Investing in one’s home is a matter of prioritizing what’s important to the homeowner and what they value in terms of quality of life. For example, contacting a company like Graceland Window Installation to improve the natural light in a property could be very important to one homeowner, as if they are living there they will want that greater warmth from that light source, but the next may not even consider it as a factor. Everybody’s different. For some people, a quality life is about traveling. For others, it’s having a second home or owning a luxury vehicle. If that’s the case, you should probably accept your house the way it is, because you really want to spend your extra money elsewhere.” Homeowners must first consider how much of their money they want to spend on their home relative to their other priorities.

Louis says that remodeling works well “for people who love their current homes, their current neighborhoods, or both. It’s best for people who want to stay where they are.” So if you don’t love your home or neighborhood, best to look elsewhere than remodeling your existing space.

Louis says that homeowners who wish to remodel should be committed to living in their homes for more than a few years. He cautions, “If you’ve only been in your house for a short time and don’t plan to stay there long-term, more than likely remodeling is probably not a good idea.” Louis counsels these homeowners that it is best to postpone a remodeling project and instead use the money to purchase a home they want to live in for a long period of time. “Remodeling a home you’re only going to be in for less than five years is generally not recommended because you’re not only not going to get the money out of the remodel but you’re also not going to get to experience the enjoyment of living in your remodel space.”

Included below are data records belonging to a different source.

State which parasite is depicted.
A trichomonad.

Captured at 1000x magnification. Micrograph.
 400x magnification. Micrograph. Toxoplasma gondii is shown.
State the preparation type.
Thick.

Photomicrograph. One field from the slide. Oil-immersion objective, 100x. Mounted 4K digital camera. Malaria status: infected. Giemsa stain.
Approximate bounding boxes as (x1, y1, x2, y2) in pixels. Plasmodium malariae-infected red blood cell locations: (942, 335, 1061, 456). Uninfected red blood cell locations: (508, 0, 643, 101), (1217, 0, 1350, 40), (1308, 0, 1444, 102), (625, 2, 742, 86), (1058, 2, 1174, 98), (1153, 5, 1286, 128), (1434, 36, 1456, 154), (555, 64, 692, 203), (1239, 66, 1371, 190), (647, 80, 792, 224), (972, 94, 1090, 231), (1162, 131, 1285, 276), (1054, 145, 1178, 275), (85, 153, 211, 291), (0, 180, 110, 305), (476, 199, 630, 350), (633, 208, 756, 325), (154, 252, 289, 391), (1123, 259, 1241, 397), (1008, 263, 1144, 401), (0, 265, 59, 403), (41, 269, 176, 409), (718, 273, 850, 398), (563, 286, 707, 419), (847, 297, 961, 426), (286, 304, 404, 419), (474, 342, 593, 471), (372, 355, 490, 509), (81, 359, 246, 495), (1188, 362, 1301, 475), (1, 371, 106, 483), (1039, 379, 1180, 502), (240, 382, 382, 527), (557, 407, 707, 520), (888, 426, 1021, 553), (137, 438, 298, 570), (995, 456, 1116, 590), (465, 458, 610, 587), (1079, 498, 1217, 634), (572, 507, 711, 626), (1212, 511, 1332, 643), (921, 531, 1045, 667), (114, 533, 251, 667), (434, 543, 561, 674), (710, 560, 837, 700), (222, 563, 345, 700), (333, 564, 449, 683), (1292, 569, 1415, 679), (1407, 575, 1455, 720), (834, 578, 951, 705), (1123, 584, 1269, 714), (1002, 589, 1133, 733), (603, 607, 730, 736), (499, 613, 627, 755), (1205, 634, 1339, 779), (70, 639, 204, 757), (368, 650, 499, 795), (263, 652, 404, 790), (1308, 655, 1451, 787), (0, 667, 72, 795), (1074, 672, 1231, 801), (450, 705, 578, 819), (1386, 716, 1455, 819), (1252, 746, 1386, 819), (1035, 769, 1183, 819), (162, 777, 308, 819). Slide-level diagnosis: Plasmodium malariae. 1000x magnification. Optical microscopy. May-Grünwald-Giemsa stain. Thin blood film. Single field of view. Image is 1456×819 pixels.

Ultimately, homeowners need to understand that they may not get every penny back on the remodel as an investment. Says Louis, “When I talk about remodeling, I don’t talk about it as this great financial investment. It may not be. But most people don’t live for financial investment. At the end of your life, you don’t sit down and tally up how much money you made or what your best investments were. You ask: Did I live a good life? Was I happy? Did I see my kids grow up? Did I have family experiences? Am I glad I remodeled because now that my kids are grown, I have space for my kids to come home with the grandkids?”

So if you’re thinking about remodeling, make sure to think about the value of the experience beyond just a financial investment. Says Louis, “If the homeowner is focused on what the remodeling project gives them in terms of experience and desired quality of life, it will guarantee that they get that value out of it.”